As for Iraq, Vox offers a useful primer on the situation titled:
11 facts that explain the escalating crisis in Iraq
Below are a list of the 11 points expanded upon in the piece which also features several maps to help clarify the nature of the situation. Click here to link.
1. ISIS used to be called al-Qaeda in Iraq
2. ISIS wants to carve out an Islamic state in Iraq and Syria
3. ISIS thrives on tension between Iraq’s two largest religious groups
4. The Iraqi government has made this tension worse by persecuting Sunnis and through other missteps
5. ISIS raises money like a government
6. Iraq has another major ethno-religious group, the Kurds, who could matter in this fight
7. The Syria conflict has made ISIS much stronger
8. Mosul, the big city ISIS recently conquered, is really important — and ISIS has spread out from there
9. Iran is already involved, and this conflict could get much bigger
10. The Iraqi Army is much larger than ISIS, but also a total mess
11. Iraq may secretly want American drone strikes, and Obama may be considering them
The article ends with: “So, to recap. Iraq has essentially just began another civil war, and it’s totally unclear how long it’s going to last or how it’s going to end. And no one’s sure what to do about it.”

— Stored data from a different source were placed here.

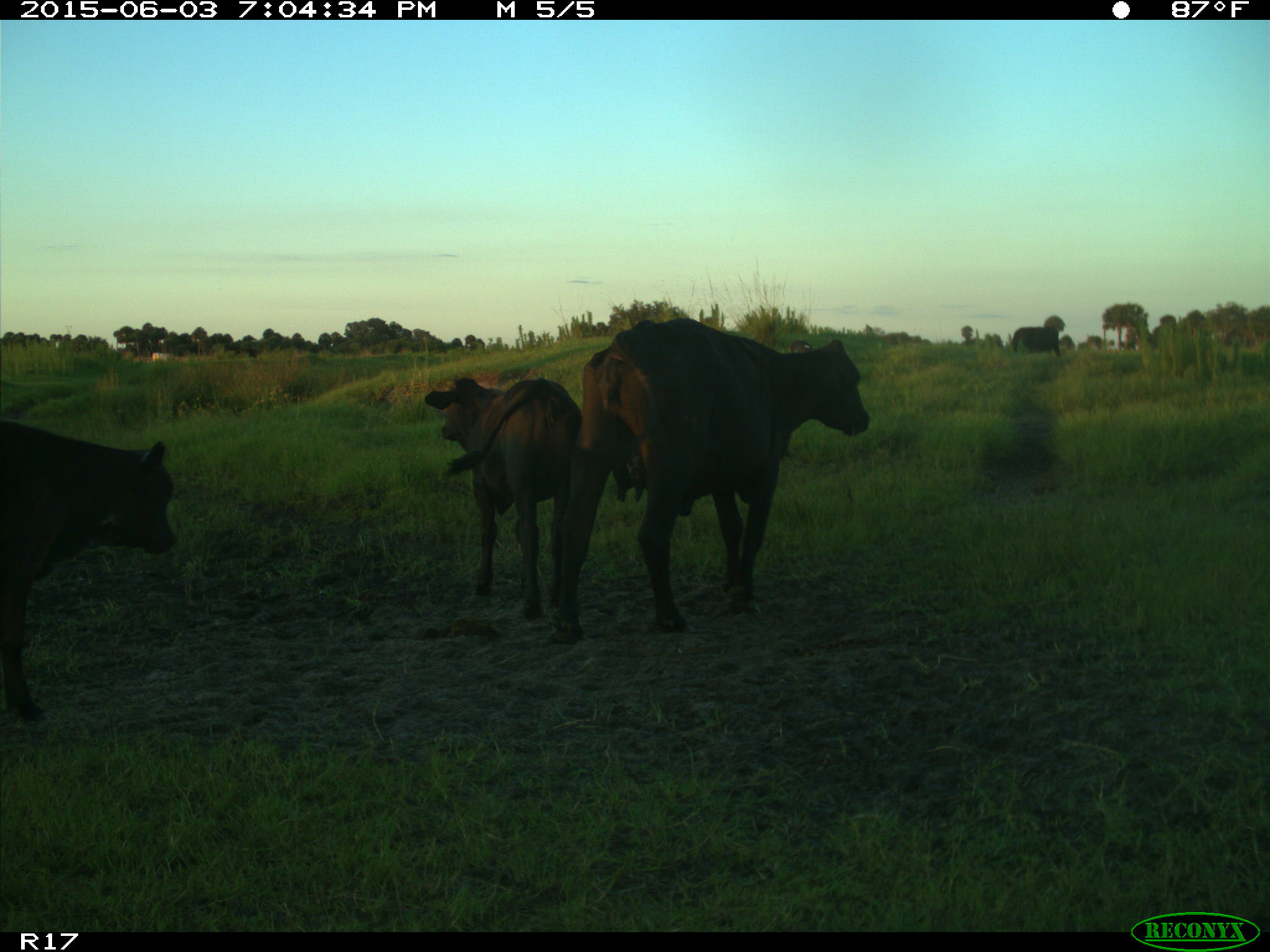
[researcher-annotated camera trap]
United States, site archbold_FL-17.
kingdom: Animalia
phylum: Chordata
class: Mammalia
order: Artiodactyla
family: Bovidae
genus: Bos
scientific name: Bos taurus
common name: domestic cow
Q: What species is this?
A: Bos taurus (domestic cow).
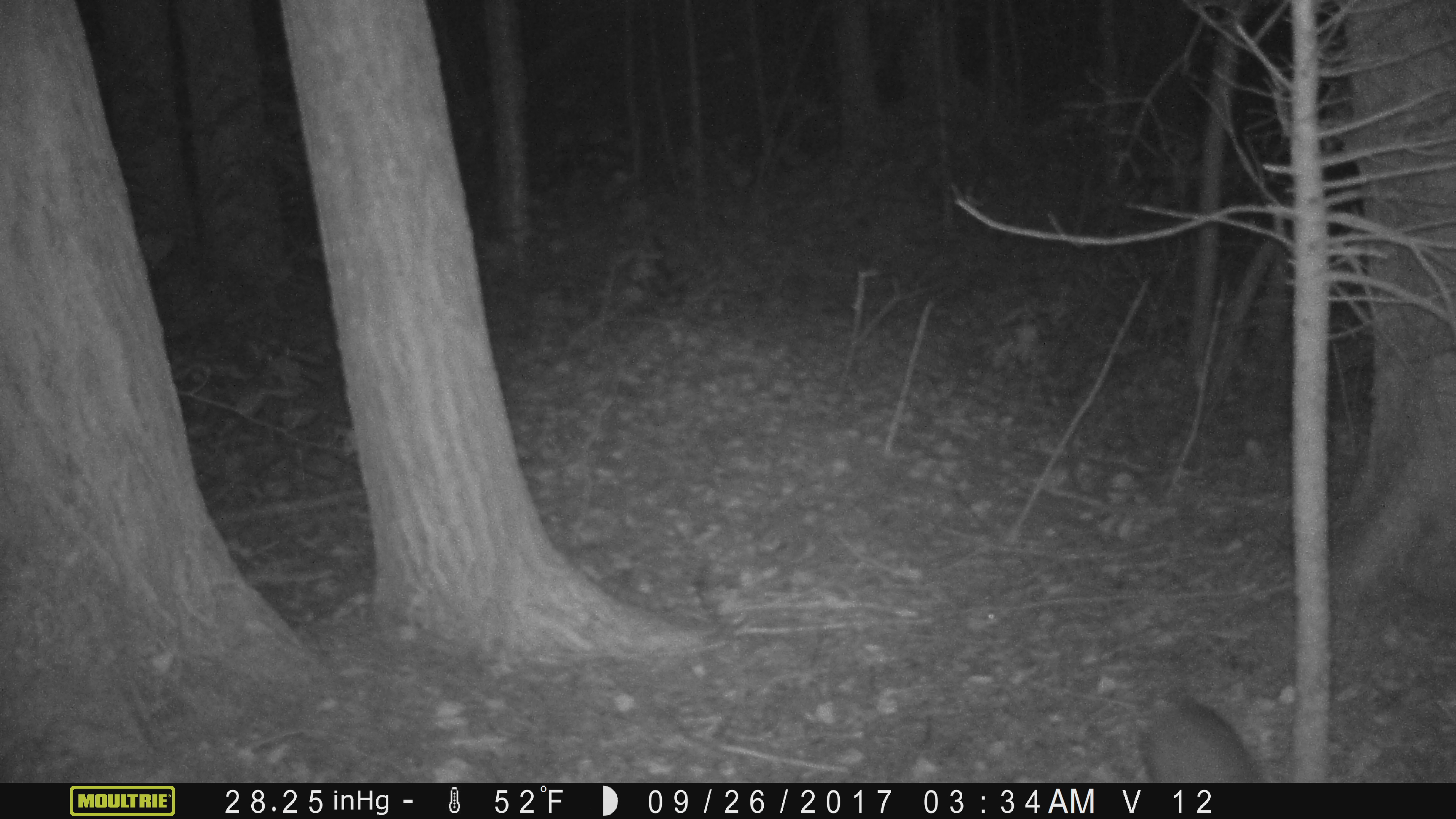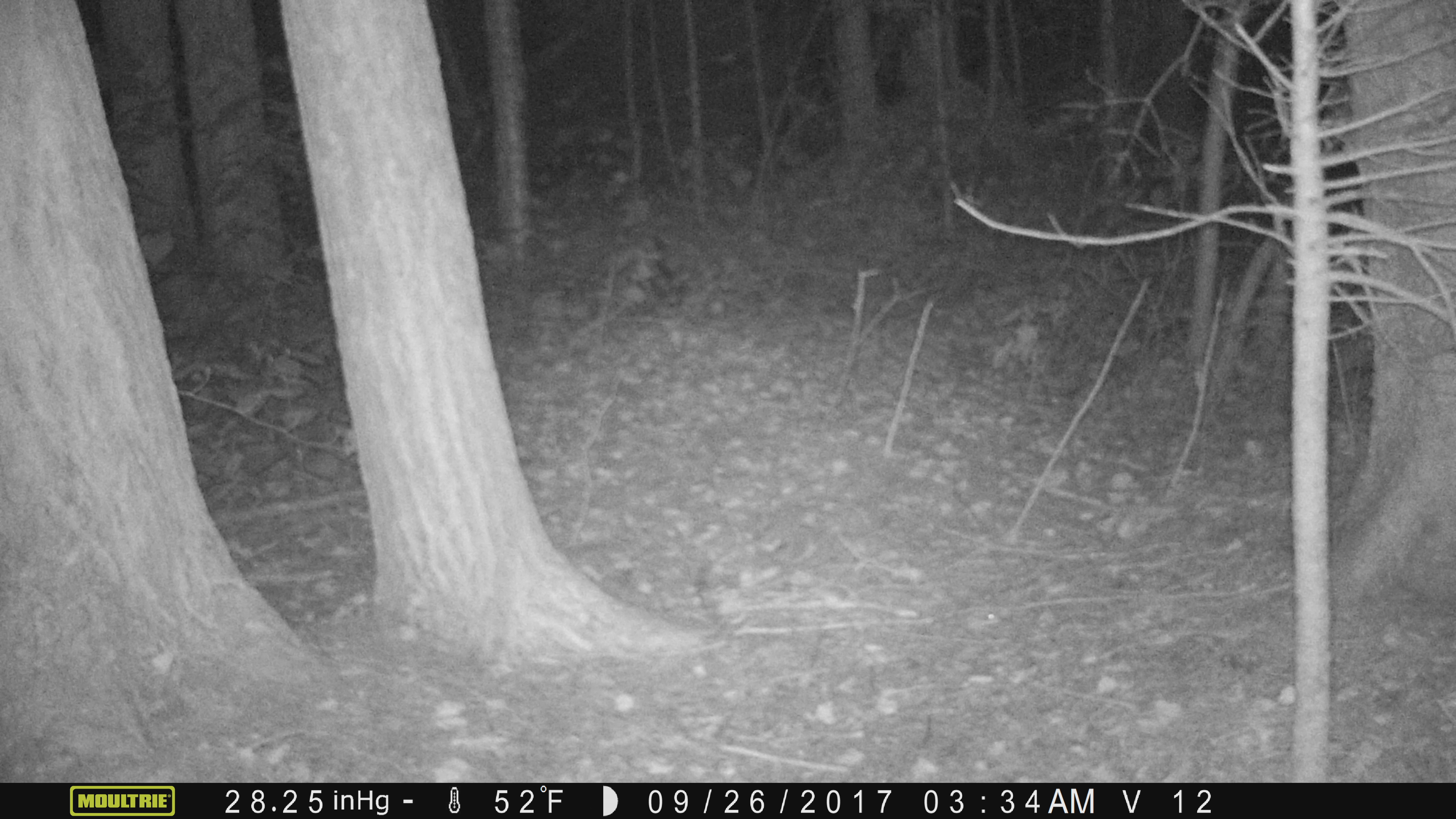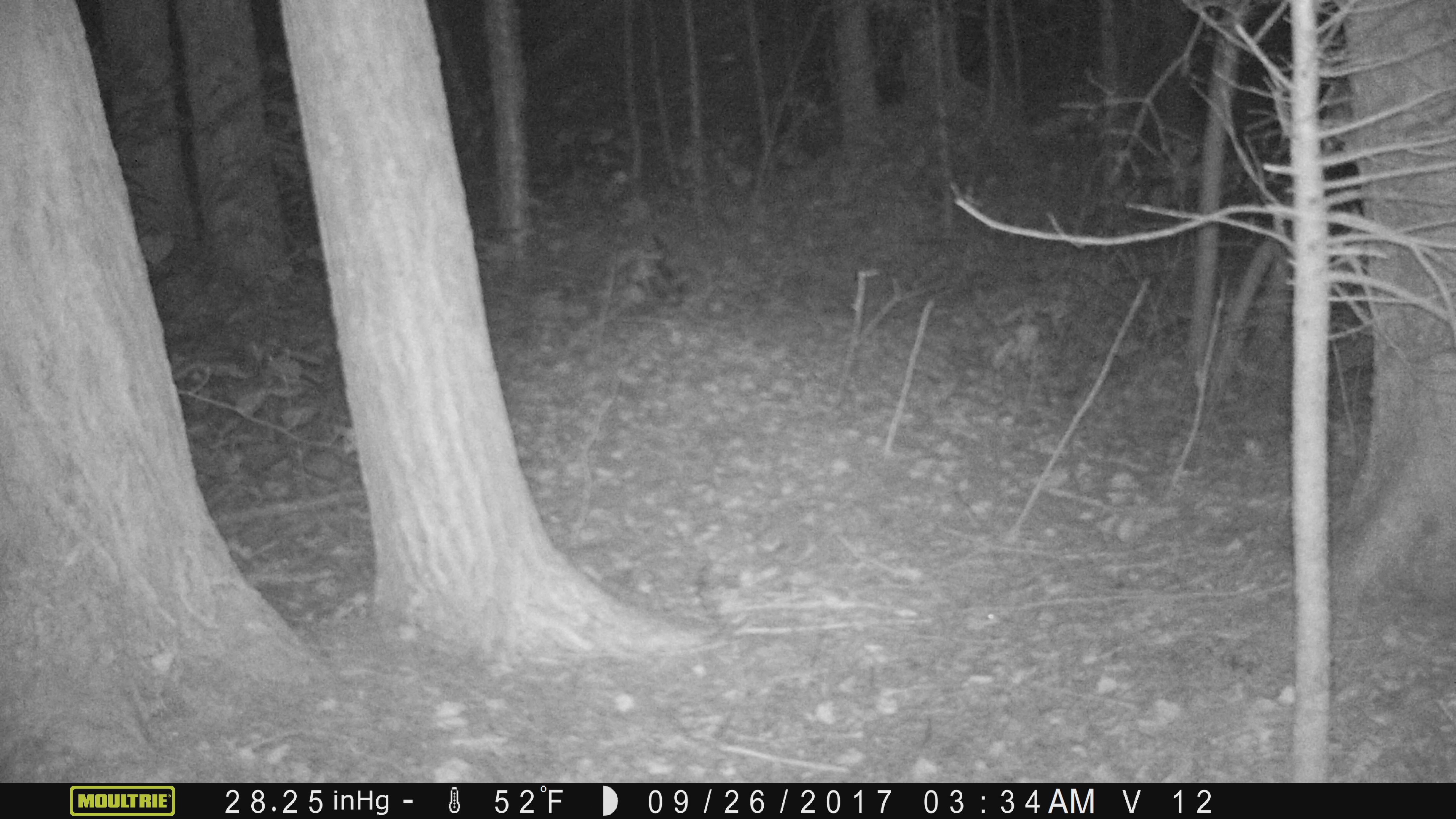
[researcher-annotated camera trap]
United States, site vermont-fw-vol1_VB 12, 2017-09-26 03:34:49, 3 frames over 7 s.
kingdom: Animalia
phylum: Chordata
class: Mammalia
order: Artiodactyla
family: Cervidae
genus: Odocoileus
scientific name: Odocoileus virginianus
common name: white-tailed deer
White-tailed deer (Odocoileus virginianus).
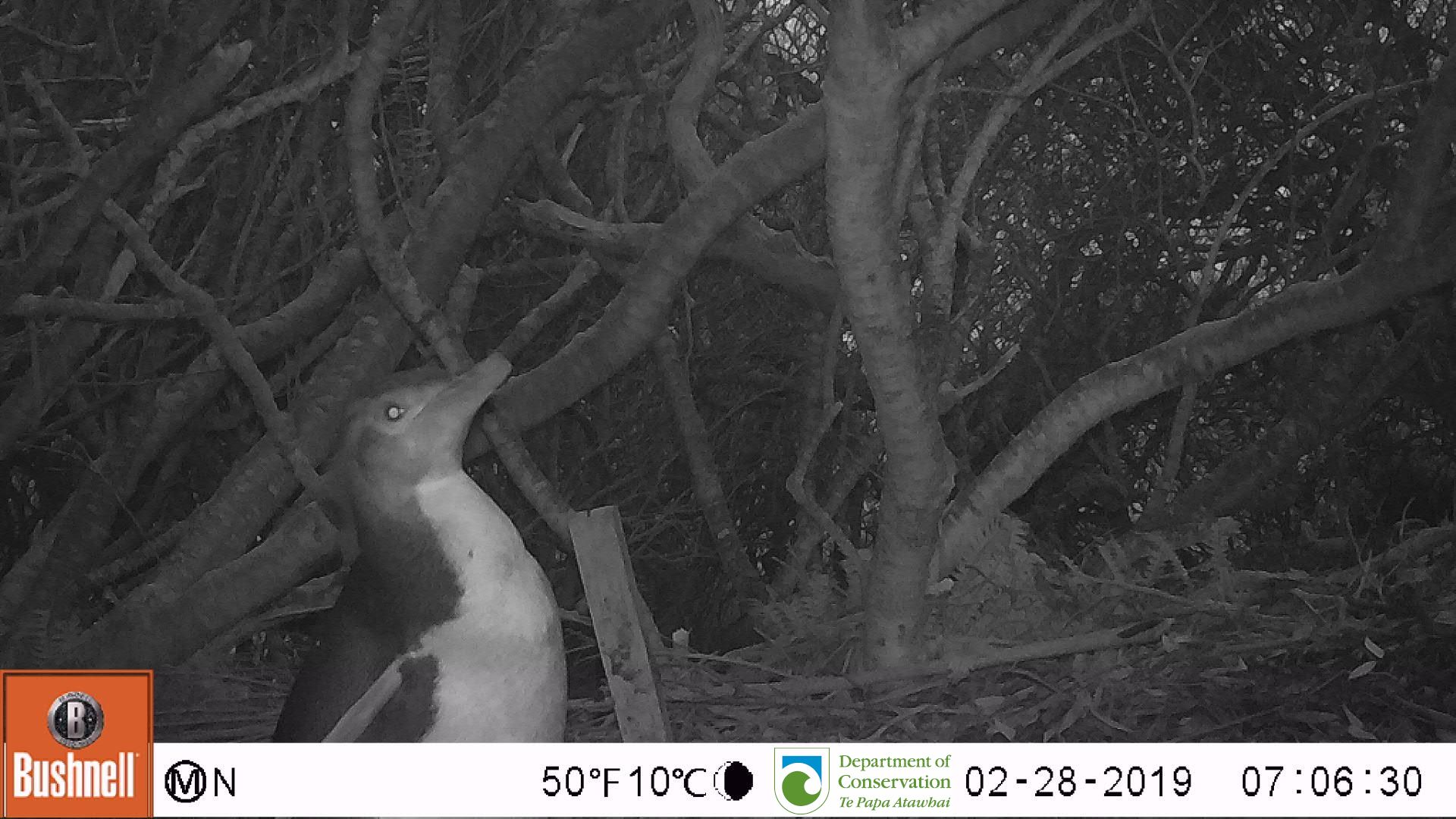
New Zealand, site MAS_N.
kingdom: Animalia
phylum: Chordata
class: Aves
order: Sphenisciformes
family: Spheniscidae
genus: Megadyptes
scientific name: Megadyptes antipodes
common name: yellow-eyed penguin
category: yellow eyed penguin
Yellow eyed penguin (yellow-eyed penguin) (Megadyptes antipodes).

While all of that summary seems true enough, it is important to realize that the amazing success of ISIS has been in Sunni dominated areas and they have too few troops (usually estimated at less than 10,000) to really take over large areas that put up a good fight. While they can make incursions into Bagdad, I cannot imagine them taking over the city, as it has too many people, a majority of which are Shia who do seem willing to fight. And more aid from Iran and us seems likely.